Pocas semanas después le dio fiebre, mi mamá quería llevarla al doctor, pero mi papá dijo que esperáramos a que se le pasara y luego veíamos que hacer. La fiebre se le pasó después de un rato, pero desde entonces estaba cada vez más pálida, de hecho, casi ni me molestaba ya, lo cual era bastante bueno para mí
Todo cambió el día en que empezó a convulsionar y sangrar por la nariz, estuvimos una semana en el hospital, mi hermanito se había quedado con mi tía y nosotros nos turnábamos para cuidarla, sabía que las cosas no iban bien, le hicieron demasiados exámenes, mis papás no hablaban casi, pero cuando el doctor dio el resultado de las pruebas fue demasiado, las palabras leucemia, fase terminal, pocos días, sufre demasiado, no hay nada que hacer, se combinaban en mi cabeza junto con las imágenes de nosotras dos de pequeñas jugando a las muñecas, escuchando en la panza de mamá a Félix, cargándolo cuando nació, nuestros correteos por el jardín y luego recordé cómo le gritaba que me dejara en paz, la cachetada que le di, sus lagrimas, las convulsiones y la sangre por la nariz.

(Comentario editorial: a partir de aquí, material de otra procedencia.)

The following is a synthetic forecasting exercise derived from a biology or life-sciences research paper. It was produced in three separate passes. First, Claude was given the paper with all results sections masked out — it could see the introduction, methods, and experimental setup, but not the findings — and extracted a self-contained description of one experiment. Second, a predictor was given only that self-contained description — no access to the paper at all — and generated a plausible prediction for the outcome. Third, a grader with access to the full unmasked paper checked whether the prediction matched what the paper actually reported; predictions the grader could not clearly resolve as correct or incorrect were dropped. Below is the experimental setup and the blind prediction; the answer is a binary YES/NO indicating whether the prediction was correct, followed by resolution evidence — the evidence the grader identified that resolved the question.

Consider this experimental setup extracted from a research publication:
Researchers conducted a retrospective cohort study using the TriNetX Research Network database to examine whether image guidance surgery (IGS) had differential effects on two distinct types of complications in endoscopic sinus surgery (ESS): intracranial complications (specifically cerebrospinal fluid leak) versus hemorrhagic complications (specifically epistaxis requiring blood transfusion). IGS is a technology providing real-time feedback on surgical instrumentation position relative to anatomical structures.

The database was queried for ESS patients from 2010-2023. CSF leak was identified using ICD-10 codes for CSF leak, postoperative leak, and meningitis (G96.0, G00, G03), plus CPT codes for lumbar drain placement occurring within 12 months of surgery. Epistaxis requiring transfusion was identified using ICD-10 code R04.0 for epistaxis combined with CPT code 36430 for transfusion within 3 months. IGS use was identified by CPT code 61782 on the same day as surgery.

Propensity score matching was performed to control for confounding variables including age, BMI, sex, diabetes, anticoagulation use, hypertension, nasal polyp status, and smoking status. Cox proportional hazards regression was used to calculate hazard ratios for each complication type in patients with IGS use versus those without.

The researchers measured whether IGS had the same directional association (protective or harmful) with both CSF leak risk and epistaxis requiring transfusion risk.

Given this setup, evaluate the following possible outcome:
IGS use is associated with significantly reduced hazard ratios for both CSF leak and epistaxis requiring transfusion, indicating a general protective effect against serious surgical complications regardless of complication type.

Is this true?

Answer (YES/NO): NO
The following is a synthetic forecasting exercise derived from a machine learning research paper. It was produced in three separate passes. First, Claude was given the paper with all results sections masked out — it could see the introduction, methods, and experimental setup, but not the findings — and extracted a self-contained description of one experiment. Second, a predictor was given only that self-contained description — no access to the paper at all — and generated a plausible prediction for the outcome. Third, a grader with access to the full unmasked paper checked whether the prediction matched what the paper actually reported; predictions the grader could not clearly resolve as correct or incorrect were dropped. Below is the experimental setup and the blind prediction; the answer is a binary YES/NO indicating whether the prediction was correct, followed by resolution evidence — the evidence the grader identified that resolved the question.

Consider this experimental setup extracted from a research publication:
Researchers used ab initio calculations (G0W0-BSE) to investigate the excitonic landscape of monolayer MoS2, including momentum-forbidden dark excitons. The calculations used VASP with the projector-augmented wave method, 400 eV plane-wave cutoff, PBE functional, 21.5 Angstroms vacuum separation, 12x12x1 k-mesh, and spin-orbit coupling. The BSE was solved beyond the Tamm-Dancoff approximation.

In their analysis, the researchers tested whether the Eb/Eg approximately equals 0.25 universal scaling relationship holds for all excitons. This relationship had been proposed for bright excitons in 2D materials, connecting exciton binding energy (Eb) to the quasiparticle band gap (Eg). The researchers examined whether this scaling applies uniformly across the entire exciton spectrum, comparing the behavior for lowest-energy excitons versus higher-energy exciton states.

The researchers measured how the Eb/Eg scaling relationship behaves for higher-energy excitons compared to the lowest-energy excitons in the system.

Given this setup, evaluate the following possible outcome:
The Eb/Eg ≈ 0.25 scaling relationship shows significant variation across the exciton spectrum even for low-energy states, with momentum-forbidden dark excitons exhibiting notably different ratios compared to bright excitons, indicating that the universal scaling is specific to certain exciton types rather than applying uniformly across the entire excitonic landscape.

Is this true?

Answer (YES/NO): NO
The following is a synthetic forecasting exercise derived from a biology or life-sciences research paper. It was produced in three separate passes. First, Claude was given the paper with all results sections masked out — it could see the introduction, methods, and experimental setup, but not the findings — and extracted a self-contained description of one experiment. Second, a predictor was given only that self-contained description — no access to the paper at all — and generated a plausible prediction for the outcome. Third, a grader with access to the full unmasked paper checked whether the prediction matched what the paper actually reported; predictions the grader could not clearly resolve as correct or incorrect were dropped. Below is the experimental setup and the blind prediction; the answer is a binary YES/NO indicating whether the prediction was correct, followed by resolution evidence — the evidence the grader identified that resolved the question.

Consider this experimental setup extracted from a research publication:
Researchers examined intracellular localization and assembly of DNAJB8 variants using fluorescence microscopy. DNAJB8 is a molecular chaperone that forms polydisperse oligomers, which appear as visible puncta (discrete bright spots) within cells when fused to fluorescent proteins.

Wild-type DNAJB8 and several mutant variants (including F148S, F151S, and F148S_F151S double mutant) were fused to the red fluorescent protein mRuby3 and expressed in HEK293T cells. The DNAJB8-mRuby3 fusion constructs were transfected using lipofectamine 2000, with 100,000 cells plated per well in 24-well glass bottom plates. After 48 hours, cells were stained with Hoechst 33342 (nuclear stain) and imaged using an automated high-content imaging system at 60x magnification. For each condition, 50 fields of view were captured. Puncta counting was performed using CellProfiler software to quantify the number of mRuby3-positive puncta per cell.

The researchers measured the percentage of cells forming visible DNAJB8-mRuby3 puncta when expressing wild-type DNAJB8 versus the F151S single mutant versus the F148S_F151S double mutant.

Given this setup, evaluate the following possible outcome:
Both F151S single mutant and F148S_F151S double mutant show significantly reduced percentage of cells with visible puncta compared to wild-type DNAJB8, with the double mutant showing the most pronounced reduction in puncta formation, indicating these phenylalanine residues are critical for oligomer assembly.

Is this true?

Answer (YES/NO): YES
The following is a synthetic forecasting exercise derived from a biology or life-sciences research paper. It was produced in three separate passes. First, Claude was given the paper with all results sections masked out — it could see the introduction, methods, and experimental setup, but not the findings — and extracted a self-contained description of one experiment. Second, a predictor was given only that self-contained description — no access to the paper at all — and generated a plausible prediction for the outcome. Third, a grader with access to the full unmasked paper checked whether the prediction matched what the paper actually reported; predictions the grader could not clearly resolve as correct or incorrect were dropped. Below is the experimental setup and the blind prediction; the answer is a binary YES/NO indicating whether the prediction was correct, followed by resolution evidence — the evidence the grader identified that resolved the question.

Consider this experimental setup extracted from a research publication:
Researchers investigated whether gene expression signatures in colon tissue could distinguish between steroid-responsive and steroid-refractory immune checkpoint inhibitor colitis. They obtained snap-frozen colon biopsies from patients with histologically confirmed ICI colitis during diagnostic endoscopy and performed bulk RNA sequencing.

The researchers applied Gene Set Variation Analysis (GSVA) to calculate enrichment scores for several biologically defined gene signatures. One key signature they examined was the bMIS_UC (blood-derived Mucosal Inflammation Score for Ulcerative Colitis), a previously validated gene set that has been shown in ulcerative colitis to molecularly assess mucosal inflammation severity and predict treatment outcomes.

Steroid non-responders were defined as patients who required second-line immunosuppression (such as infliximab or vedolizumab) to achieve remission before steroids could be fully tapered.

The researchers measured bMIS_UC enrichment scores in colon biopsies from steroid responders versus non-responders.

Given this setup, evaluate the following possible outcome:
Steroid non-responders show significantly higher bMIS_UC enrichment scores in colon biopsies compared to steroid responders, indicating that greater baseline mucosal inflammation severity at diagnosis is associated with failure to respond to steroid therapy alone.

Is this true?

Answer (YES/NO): NO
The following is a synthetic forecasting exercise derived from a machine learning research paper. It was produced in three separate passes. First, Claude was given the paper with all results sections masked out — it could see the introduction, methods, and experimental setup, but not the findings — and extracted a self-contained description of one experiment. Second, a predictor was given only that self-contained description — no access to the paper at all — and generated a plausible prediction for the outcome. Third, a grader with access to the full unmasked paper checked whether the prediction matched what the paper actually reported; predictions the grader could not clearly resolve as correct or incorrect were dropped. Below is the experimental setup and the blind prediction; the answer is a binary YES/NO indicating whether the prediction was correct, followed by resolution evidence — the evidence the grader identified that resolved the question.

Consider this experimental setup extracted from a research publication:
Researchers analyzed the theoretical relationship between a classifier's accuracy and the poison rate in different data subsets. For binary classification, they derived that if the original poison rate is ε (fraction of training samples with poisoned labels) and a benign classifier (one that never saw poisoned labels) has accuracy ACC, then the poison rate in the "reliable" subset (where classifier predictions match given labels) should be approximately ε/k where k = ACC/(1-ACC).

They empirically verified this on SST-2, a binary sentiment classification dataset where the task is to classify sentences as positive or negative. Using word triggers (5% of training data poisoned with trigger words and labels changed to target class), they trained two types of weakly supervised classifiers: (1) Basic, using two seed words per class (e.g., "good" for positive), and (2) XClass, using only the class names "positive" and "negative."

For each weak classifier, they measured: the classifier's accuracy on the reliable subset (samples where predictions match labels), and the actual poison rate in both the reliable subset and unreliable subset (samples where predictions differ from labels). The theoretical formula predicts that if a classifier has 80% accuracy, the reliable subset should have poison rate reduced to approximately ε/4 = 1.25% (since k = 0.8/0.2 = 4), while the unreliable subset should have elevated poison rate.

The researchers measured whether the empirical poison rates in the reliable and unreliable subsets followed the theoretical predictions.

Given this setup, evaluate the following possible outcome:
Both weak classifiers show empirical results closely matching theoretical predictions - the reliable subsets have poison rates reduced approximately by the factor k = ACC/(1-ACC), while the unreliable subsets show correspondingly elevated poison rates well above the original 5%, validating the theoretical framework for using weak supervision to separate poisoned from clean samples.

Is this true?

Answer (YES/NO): NO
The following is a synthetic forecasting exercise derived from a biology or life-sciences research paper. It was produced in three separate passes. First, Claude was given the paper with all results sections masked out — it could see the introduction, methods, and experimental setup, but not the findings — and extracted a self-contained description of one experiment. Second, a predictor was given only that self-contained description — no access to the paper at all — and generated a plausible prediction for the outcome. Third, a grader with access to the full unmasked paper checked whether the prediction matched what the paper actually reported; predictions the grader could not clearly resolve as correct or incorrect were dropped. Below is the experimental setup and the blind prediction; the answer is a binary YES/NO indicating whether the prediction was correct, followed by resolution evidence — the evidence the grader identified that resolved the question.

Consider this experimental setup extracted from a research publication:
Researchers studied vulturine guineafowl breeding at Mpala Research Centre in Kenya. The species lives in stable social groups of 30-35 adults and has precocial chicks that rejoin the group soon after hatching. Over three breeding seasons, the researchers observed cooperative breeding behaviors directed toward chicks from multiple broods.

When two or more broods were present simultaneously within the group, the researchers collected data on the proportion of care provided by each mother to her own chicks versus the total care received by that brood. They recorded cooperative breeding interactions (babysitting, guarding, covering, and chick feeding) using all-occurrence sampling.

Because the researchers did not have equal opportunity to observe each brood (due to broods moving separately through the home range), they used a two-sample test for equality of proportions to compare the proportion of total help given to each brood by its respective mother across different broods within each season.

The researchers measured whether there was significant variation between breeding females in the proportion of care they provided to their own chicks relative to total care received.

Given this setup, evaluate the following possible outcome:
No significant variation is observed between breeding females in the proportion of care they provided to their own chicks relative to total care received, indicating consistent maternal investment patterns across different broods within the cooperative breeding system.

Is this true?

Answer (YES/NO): NO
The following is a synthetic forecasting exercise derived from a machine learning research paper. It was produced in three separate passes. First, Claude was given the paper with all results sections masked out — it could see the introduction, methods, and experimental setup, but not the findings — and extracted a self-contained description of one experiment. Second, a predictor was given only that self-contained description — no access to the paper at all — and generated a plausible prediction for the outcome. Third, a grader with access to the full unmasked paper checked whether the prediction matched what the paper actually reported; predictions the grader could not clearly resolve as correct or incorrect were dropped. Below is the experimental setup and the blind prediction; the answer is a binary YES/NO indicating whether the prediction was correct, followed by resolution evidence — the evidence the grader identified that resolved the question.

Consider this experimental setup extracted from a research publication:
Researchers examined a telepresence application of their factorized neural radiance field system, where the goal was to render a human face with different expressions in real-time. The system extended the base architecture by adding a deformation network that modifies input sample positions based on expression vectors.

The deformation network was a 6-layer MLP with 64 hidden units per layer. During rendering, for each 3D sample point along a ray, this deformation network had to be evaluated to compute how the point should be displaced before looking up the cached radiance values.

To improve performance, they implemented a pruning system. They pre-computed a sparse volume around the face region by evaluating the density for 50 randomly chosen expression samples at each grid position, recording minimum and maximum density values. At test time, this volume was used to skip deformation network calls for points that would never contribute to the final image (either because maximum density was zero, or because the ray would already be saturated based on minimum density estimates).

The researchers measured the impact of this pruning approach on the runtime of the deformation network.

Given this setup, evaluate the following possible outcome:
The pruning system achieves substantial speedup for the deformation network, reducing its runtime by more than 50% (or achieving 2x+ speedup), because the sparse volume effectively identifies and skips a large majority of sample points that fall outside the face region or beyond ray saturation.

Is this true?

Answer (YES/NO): YES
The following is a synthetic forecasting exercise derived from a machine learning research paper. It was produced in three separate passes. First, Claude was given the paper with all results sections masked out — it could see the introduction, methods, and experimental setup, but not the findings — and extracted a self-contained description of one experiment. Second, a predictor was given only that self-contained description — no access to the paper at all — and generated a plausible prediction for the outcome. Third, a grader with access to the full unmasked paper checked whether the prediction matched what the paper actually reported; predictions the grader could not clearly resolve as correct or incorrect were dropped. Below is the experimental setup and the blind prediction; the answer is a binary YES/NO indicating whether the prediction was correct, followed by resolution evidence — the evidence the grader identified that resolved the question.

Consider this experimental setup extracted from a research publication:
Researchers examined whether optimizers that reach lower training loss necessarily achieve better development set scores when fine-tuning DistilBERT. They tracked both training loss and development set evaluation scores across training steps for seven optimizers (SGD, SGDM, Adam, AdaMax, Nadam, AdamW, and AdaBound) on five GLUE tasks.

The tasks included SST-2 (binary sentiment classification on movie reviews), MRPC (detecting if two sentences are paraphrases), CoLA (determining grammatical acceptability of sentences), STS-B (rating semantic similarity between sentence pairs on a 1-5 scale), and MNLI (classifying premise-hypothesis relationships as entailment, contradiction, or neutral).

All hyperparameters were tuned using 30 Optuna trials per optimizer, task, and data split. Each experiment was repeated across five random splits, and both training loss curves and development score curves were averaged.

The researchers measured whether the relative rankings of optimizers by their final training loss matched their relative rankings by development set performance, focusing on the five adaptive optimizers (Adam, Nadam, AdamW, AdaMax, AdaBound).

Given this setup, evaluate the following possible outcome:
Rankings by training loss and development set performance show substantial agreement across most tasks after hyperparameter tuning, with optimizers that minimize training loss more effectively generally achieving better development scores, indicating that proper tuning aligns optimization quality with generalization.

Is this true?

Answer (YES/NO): NO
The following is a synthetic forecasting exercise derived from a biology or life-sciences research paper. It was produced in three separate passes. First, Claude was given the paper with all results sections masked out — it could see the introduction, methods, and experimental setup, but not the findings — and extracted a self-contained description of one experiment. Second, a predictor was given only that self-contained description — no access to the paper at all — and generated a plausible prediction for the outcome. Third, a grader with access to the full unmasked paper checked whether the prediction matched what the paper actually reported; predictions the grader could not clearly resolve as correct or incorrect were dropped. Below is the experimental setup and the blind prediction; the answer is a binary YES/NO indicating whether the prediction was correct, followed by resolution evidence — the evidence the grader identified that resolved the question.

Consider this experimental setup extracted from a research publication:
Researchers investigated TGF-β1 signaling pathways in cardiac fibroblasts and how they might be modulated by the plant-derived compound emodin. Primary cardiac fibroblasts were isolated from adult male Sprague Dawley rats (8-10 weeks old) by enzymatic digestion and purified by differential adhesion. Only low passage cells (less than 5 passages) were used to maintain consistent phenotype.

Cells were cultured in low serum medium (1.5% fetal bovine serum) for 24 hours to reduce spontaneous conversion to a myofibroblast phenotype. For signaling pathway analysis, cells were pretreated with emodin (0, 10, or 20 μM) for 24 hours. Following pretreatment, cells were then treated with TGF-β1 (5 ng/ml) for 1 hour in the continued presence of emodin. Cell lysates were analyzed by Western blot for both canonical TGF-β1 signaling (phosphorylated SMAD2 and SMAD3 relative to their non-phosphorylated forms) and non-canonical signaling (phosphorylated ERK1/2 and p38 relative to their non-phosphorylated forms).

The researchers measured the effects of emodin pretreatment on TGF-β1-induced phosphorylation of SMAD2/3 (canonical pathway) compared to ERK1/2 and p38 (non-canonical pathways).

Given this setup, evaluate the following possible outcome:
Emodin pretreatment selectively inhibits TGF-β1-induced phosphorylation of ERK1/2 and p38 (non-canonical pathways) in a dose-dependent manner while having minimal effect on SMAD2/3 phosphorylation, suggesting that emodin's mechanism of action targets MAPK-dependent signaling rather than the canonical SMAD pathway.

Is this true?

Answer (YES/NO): NO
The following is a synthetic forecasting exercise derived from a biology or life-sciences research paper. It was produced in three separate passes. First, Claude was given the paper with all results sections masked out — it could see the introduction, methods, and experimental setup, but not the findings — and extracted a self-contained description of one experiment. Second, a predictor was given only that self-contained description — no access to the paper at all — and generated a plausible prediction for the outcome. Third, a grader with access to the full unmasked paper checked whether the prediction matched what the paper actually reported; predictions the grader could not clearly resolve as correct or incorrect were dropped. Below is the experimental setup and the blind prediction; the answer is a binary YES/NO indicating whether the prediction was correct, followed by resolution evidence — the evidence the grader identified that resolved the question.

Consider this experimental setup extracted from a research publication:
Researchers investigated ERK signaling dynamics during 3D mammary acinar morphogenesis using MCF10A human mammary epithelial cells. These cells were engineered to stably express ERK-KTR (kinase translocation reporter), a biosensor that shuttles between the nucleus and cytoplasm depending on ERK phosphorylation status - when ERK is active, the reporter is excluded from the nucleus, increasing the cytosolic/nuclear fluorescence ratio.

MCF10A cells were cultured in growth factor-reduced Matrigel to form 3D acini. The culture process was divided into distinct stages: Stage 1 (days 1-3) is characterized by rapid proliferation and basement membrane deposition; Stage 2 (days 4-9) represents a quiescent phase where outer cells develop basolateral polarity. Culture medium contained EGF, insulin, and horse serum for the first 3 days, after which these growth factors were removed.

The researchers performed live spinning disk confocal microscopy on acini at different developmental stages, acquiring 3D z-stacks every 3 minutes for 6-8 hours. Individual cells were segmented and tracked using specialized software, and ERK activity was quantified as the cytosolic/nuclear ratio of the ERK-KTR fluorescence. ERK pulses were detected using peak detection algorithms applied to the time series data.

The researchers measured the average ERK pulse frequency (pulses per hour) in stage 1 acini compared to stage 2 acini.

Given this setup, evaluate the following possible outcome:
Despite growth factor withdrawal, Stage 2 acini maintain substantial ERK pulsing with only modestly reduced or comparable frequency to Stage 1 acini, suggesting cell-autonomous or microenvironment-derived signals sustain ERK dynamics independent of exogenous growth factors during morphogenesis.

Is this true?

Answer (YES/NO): NO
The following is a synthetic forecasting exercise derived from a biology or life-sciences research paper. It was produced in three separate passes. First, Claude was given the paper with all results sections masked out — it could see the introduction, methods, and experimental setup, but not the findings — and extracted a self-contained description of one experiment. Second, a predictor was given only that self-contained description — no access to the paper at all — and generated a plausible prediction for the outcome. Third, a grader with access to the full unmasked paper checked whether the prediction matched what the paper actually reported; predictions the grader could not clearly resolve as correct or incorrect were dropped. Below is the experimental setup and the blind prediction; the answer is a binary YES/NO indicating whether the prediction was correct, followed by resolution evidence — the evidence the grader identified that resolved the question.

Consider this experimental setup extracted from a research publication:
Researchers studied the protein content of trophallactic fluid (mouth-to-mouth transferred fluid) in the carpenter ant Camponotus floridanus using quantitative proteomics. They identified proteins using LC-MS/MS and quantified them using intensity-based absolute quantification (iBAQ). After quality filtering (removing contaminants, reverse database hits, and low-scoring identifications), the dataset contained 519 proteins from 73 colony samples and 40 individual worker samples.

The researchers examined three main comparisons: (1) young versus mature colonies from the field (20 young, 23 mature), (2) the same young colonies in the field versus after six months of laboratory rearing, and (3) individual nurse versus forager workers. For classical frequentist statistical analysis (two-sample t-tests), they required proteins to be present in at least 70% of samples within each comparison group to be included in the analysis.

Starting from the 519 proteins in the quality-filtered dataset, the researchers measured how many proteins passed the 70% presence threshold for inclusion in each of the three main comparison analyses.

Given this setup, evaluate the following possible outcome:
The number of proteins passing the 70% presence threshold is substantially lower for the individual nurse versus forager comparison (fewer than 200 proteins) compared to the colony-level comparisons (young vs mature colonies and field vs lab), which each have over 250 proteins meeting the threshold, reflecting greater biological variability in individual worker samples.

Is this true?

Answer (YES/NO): NO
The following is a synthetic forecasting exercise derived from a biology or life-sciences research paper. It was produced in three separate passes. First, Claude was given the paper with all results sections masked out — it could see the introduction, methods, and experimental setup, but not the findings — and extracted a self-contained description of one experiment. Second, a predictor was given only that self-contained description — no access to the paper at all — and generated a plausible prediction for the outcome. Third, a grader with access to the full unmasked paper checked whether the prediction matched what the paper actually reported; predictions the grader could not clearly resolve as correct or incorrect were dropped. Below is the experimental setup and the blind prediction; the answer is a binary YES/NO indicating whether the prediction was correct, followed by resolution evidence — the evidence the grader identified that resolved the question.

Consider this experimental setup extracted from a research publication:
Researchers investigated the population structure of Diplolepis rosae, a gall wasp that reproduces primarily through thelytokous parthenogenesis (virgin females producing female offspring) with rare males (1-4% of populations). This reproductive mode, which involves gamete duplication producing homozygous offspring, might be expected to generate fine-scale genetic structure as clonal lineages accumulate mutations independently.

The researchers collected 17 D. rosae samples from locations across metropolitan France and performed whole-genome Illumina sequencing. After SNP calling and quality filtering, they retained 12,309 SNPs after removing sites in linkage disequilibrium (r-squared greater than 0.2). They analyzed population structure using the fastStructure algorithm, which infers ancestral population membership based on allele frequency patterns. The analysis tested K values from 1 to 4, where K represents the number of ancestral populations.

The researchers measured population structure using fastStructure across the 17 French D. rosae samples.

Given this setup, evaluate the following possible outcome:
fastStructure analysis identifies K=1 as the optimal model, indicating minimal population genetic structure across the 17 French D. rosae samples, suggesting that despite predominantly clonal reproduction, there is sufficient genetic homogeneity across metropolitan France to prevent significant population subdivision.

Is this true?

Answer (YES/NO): NO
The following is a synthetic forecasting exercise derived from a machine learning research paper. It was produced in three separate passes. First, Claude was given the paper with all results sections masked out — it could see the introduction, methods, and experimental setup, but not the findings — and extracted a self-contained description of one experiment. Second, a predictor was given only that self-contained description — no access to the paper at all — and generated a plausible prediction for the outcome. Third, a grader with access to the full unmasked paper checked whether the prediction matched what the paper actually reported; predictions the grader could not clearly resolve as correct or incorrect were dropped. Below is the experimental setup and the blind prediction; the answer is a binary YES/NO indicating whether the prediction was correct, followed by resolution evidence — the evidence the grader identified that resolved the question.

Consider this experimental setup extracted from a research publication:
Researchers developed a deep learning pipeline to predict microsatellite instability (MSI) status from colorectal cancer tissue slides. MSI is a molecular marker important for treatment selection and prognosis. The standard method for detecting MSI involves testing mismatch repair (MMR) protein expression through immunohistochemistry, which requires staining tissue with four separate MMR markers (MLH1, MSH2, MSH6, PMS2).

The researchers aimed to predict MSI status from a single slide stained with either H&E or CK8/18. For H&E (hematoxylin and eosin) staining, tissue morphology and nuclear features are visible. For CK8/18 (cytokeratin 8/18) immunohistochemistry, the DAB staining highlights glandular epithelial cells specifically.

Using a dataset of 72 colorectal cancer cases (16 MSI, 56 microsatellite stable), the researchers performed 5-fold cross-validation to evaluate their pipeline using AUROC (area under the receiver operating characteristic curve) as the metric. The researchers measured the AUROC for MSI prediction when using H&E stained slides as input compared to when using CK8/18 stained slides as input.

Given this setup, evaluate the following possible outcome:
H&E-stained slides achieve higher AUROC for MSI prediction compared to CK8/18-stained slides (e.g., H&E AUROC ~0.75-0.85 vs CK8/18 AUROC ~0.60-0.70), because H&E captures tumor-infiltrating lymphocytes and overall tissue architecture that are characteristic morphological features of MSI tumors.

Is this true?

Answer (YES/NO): NO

Fui a su cama a verla, apretaba con su pequeña mano la mía, no decía nada, sólo sonreía, y así murió, sonriendo y soltándome poco a poco la mano.
Cuando regresamos a casa, mamá sólo lloraba, papá se encerró en el cuarto, Félix llegó con mi tía, ella lloraba y él estaba asustado, me arrodillé y lo abracé.
-¿Qué pasa hermanita?, ¿Porqué están todos tristes?, ¿Y Montse?, ¿Dónde está Montse? ¡¡¡¡Montseee!!!!
Empezó a recorrer toda la casa buscándola y llamándola, yo seguía en el mismo lugar, arrodillada y llorando.
-¿Y montse?- preguntó suavecito- ¿Porqué no regresó Montse?